Tuesday Tallies: Primal Menus & Movement

Welcome to Tuesday Tallies!

Below are day-in-the-life samples of the primal lifestyle. They're not intended to be exemplary for everyone -- just honest snapshots of what's working (or not) for one Idaho farmgirl. Use them to get a feel for what primal living looks like on a daily basis, as a jumping-off point if you're on the edge of taking the primal plunge, or as creative sparks for primal veterans.

Feel free to share your own tallies in the comments. We could all use a few fresh ideas!

Tuesday's Food as Fuel:

Green grapes.

Spinach salad with hard boiled eggs, avocado, mixed veggies, and peach-balsamic viniagrette.

Mixed raw nuts with coconut flakes.

Thai Fish & Vegetable Soup with Coconut Milk and crudites with yogurt-dijon-dill dip.

Apple with almond butter.

Lamb chop with mint-walnut pesto.

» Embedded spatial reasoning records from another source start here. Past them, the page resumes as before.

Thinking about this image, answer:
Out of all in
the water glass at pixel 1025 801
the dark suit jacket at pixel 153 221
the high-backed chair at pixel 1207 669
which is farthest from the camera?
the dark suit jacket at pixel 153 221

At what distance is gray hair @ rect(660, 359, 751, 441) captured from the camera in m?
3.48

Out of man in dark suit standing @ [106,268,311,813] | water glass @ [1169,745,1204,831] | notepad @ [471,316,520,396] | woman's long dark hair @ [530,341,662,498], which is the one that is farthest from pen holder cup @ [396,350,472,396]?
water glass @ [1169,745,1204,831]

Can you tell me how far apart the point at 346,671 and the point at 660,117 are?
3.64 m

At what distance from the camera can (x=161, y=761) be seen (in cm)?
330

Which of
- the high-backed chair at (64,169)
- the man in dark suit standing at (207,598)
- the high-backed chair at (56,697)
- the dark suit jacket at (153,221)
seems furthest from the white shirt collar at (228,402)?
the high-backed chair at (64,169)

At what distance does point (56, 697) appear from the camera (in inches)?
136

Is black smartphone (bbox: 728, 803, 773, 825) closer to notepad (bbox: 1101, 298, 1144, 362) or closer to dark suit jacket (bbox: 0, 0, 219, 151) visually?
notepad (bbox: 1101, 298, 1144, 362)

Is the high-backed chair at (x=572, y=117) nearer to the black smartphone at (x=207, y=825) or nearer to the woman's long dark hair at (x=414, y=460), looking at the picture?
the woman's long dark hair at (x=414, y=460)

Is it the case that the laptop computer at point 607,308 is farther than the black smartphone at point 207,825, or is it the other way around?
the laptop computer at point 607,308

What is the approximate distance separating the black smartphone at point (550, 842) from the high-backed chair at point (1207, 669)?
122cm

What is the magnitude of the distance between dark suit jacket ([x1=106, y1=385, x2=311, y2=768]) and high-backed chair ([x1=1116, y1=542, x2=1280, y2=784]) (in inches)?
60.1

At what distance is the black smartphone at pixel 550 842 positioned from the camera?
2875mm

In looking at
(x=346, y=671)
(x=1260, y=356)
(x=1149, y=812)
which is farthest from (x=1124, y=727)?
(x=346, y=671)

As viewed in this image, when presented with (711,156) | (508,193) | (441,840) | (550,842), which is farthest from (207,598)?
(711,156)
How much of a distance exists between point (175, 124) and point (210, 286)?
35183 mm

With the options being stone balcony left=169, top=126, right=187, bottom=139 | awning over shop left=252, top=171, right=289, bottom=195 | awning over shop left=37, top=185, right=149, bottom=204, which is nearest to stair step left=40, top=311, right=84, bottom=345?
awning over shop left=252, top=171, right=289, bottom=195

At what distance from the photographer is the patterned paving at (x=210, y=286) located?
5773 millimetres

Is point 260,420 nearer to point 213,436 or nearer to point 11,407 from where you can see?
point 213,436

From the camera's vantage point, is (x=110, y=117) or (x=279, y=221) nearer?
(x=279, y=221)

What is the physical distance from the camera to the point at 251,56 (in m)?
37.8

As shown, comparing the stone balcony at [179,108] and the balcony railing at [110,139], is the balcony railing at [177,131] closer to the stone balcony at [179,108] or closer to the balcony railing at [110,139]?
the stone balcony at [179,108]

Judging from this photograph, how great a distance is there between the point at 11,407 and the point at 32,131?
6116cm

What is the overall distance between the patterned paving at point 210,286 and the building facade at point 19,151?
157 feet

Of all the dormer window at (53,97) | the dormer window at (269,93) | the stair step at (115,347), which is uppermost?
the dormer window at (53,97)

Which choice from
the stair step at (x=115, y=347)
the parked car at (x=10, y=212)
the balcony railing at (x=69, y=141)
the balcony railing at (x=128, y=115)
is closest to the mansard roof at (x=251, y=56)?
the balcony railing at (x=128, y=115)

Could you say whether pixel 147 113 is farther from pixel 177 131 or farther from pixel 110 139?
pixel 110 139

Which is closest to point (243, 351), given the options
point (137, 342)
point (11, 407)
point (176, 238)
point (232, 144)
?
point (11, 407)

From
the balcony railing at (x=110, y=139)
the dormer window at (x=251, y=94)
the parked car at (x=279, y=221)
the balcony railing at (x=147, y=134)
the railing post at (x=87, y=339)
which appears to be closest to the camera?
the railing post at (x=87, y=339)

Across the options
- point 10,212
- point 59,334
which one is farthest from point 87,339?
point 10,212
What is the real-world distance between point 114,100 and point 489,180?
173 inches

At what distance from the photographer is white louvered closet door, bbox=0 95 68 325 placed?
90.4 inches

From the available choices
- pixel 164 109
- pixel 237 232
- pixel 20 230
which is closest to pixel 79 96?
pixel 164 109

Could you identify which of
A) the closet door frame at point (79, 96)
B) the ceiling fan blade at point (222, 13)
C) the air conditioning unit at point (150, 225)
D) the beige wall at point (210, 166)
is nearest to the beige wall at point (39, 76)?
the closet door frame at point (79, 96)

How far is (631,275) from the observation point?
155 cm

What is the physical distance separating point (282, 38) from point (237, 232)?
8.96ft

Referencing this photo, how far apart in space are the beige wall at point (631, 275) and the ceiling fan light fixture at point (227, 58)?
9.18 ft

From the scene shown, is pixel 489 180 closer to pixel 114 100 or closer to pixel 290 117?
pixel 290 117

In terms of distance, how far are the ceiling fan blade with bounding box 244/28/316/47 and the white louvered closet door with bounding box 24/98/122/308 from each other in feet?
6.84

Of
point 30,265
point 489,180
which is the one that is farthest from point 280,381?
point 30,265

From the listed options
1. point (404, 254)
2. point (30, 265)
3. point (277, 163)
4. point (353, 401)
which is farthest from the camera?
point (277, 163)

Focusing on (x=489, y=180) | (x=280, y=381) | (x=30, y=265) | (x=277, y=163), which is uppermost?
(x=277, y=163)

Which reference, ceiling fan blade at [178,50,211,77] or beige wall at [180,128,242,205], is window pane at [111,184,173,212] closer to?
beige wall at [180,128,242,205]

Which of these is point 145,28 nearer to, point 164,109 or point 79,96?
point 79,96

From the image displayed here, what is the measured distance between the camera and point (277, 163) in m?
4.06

Zucchini and carrots lightly sauteed in butter.

Pear, dried figs, and Havarti.

2219 calories, 156g carbs, 152g fat, 85g protein

Tuesday's Workout:

8x 100-meter hill sprints.

Farm chores and horse dancing.

Wednesday's Food as Fuel:

Grapes and a few almonds.

Crustless spinach, onion, and zucchini quiche and crudites with yogurt-dijon-dill dip.

Lamb chop with mint-walnut pesto and apple with almond butter.

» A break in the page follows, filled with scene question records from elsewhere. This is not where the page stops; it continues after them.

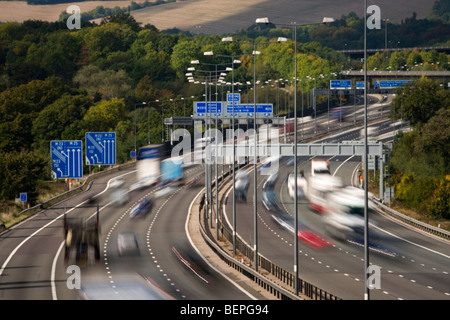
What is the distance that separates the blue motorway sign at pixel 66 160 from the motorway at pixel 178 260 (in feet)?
12.2

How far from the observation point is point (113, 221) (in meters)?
96.2

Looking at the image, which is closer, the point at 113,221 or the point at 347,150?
the point at 113,221

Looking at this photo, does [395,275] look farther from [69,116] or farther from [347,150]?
[69,116]

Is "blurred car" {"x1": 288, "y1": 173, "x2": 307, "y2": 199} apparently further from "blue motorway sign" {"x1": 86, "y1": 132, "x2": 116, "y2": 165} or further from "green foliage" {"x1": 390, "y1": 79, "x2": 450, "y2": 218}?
"blue motorway sign" {"x1": 86, "y1": 132, "x2": 116, "y2": 165}

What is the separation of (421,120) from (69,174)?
8468 centimetres

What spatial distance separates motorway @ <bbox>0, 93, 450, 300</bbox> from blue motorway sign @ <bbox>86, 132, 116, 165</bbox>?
232 inches

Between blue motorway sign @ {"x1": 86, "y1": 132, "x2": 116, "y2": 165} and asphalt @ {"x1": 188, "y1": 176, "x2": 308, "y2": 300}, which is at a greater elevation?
blue motorway sign @ {"x1": 86, "y1": 132, "x2": 116, "y2": 165}

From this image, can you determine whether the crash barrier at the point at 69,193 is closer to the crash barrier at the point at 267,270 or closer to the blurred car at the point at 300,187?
the crash barrier at the point at 267,270

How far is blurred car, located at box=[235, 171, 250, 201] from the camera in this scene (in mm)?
119950

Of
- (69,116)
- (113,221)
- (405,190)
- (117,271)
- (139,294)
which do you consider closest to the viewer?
(139,294)

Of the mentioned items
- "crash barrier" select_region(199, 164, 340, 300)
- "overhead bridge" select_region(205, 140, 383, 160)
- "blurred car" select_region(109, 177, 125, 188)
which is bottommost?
"blurred car" select_region(109, 177, 125, 188)

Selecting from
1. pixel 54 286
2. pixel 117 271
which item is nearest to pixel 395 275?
pixel 117 271

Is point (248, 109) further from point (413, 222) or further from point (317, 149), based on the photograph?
point (413, 222)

Leftover Thai Fish & Vegetable Soup with Coconut Milk

Primal Dessert Salad with Berry-Orange Dressing

1,966 calories, 154g carbs, 126g fat, 80g protein

Wednesday's Workout:

6x rotation of weighted squats, incline push-ups, pull-ups, and planks.

Farm chores.

1 comment:

Jonna said...

Here's a recipe some might enjoy- I recently discovered how much I love Kohlrabi and found this recipe. It stays good for a few days and travels well.

4 kohlrabis, about 2 to 2 1/2" in diameter
3 green onions, chopped
1/4 lb.(113 gr) snow peas, chopped
1 1/2 C.(355 ml) Napa cabbage, chopped
1/2 red bell pepper, cut into fine julienne about 1" (2.5 cm) in length
1/2 to 1 fresh pasilla pepper, diced or 1/8 t. crushed pepper flakes
1 or 2 cloves garlic, finely minced
1/2" (1 cm) piece ginger, peeled and grated
2 T. toasted sesame seeds
3 T. organic canola oil
2 t. sesame oil
Juice of 1/2 lemon
Dash of rice vinegar
Salt and freshly ground pepper to taste
Black sesame seeds
2 T. minced green onions

Combine all ingredients except black sesame seeds and green onions in a large bowl and toss well to distribute flavors.
Garnish top with black sesame seeds and minced green onions.
Best if made several hours ahead to allow dressing to penetrate vegetables.
Serve as a salad course or a side dish. Serves 4.